The GSC correctly identified 41 of 45 malignant samples as suspicious, yielding a sensitivity of 91.1% (95% CI, 79-98), and 99 of 145 nonmalignant samples were correctly identified as benign by the GSC, yielding a specificity of 68.3% (95% CI, 6076). Among Bethesda III and IV samples, the NPV was 96.1% (95% CI, 90-99) and the PPV was 47.1% (95% CI, 36-58).
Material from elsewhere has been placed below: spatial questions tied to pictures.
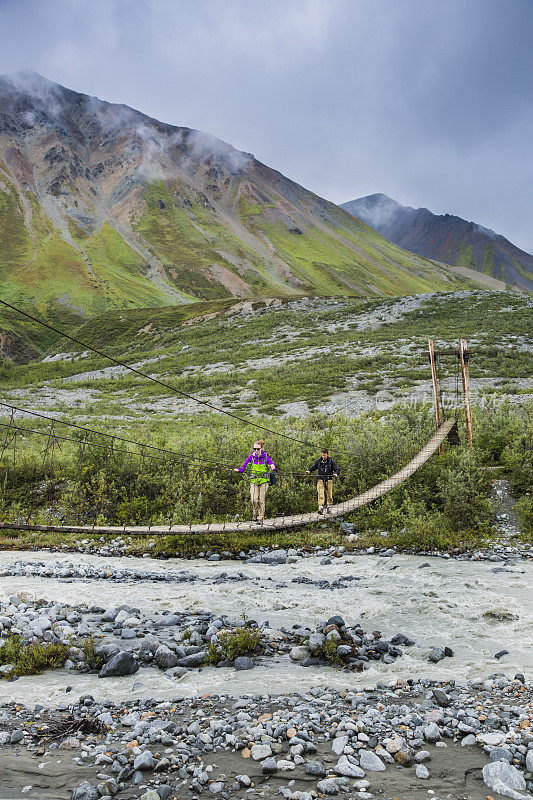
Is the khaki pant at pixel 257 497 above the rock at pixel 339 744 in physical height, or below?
above

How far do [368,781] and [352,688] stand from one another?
208 cm

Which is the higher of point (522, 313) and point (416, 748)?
point (522, 313)

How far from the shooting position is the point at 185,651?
6.91 m

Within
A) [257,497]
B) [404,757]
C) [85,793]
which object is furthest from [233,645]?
[257,497]

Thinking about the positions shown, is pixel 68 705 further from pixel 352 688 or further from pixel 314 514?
pixel 314 514

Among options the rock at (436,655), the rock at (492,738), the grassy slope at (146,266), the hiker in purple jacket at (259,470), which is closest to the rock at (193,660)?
the rock at (436,655)

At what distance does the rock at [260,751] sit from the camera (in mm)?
4434

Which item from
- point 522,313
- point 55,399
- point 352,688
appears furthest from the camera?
point 522,313

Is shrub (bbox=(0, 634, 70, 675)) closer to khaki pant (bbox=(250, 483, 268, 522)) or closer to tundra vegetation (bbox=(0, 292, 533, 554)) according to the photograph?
tundra vegetation (bbox=(0, 292, 533, 554))

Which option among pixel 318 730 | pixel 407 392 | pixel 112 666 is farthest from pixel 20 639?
pixel 407 392

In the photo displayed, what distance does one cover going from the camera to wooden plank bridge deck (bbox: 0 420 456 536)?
12000 mm

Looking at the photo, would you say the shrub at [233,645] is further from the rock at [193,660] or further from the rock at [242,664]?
the rock at [242,664]

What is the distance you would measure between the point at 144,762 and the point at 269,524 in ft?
29.5

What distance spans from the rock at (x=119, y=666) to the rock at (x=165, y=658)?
0.37m
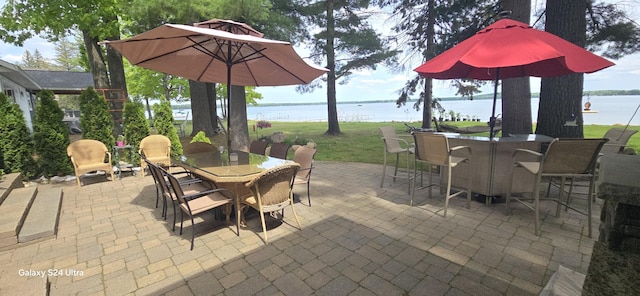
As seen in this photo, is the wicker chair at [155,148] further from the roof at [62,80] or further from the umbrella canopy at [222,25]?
the roof at [62,80]

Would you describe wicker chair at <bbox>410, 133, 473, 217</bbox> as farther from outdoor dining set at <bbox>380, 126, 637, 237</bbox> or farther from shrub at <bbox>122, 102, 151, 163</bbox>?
shrub at <bbox>122, 102, 151, 163</bbox>

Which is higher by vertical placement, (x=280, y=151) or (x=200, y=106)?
(x=200, y=106)

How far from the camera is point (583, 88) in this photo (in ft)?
16.6

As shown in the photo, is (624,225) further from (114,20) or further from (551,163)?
(114,20)

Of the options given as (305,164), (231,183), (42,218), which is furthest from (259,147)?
(42,218)

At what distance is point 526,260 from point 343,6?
12.7m

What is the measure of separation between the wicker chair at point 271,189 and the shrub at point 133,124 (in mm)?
4739

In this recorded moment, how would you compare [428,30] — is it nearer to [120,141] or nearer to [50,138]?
[120,141]

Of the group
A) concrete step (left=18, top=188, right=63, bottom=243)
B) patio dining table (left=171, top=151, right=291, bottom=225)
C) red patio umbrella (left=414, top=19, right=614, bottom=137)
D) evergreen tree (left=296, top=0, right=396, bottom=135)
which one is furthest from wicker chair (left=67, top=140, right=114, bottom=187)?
evergreen tree (left=296, top=0, right=396, bottom=135)

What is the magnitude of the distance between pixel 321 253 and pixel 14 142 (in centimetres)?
618

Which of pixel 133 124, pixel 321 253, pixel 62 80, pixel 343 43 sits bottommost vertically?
pixel 321 253

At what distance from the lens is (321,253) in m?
2.56

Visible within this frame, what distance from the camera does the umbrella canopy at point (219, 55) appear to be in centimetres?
293

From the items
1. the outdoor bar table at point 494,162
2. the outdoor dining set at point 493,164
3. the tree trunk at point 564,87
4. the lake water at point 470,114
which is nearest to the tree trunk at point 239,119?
the outdoor dining set at point 493,164
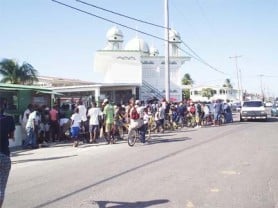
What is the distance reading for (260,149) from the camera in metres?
15.0

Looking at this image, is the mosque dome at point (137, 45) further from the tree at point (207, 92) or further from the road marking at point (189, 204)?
the road marking at point (189, 204)

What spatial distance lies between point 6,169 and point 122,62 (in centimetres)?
6550

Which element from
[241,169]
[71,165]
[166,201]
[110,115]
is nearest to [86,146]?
[110,115]

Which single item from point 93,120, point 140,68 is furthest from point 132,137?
point 140,68

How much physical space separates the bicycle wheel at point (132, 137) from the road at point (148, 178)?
1.33m

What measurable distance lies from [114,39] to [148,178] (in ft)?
233

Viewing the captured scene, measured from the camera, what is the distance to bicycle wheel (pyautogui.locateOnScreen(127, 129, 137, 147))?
17.4 meters

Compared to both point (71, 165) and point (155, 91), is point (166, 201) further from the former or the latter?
point (155, 91)

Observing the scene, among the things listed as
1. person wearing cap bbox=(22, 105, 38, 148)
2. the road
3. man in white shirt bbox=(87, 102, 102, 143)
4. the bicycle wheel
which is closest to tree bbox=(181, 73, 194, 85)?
man in white shirt bbox=(87, 102, 102, 143)

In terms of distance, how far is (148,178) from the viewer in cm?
A: 978

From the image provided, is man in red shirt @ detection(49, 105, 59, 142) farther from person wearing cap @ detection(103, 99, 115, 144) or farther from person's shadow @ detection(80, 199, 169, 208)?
person's shadow @ detection(80, 199, 169, 208)

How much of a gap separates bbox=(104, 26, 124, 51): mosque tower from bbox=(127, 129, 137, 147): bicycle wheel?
62671 millimetres

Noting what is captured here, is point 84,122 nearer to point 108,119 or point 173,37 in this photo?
point 108,119

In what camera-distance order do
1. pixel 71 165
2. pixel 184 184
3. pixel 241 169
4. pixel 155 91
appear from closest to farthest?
pixel 184 184 → pixel 241 169 → pixel 71 165 → pixel 155 91
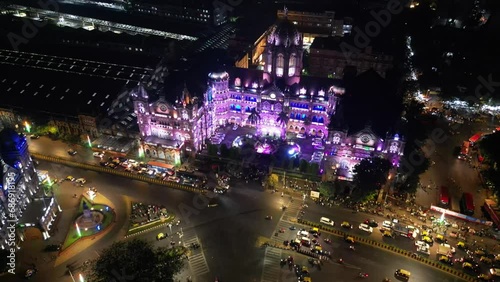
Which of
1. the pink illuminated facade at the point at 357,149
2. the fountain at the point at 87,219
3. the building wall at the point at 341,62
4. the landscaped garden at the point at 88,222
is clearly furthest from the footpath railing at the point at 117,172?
the building wall at the point at 341,62

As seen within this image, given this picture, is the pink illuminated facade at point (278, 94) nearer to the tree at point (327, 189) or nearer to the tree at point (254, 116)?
the tree at point (254, 116)

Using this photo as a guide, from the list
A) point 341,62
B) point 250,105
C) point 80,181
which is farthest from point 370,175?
point 80,181

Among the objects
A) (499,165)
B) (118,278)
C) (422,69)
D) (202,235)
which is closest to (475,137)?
(499,165)

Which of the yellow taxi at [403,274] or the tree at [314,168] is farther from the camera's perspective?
the tree at [314,168]

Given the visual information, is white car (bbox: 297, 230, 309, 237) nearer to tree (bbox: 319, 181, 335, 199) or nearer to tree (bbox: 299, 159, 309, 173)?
tree (bbox: 319, 181, 335, 199)

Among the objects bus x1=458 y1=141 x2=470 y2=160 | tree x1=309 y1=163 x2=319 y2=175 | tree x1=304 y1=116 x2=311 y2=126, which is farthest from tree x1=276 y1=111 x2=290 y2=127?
bus x1=458 y1=141 x2=470 y2=160

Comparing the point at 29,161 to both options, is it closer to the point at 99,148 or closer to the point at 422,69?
the point at 99,148
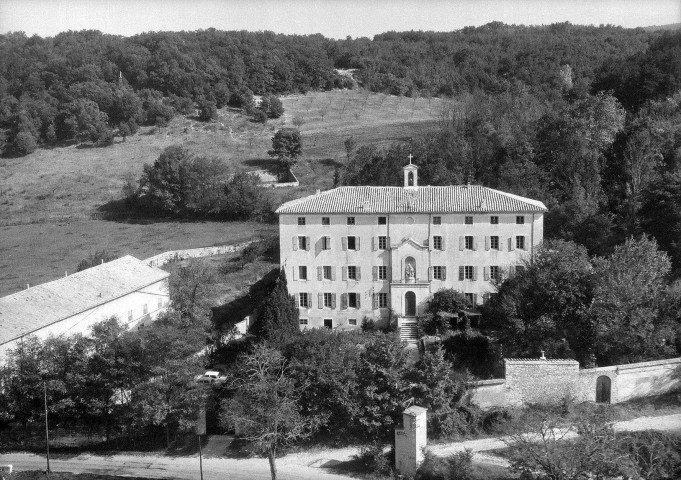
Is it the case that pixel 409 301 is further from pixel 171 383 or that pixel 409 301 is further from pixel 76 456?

Performance of the GSC was similar between Bethesda III and IV categories (Table 2).
Among the 190 Bethesda III and IV samples, 17 (8.9%) were histologically Hürthle cell adenomas and 9 (4.7%) were Hürthle cell carcinomas, while 164 samples (86.3%) were histologically non-Hürthle. For samples with Hürthle histology, the sensitivity was 88.9% (95% CI, 52-100) and the specificity was 58.8% (95% CI, 33-82). For samples with non-Hürthle histology, the sensitivity was 91.7% (95% CI, 78-98) and the specificity was 69.5% (95% CI, 61-77).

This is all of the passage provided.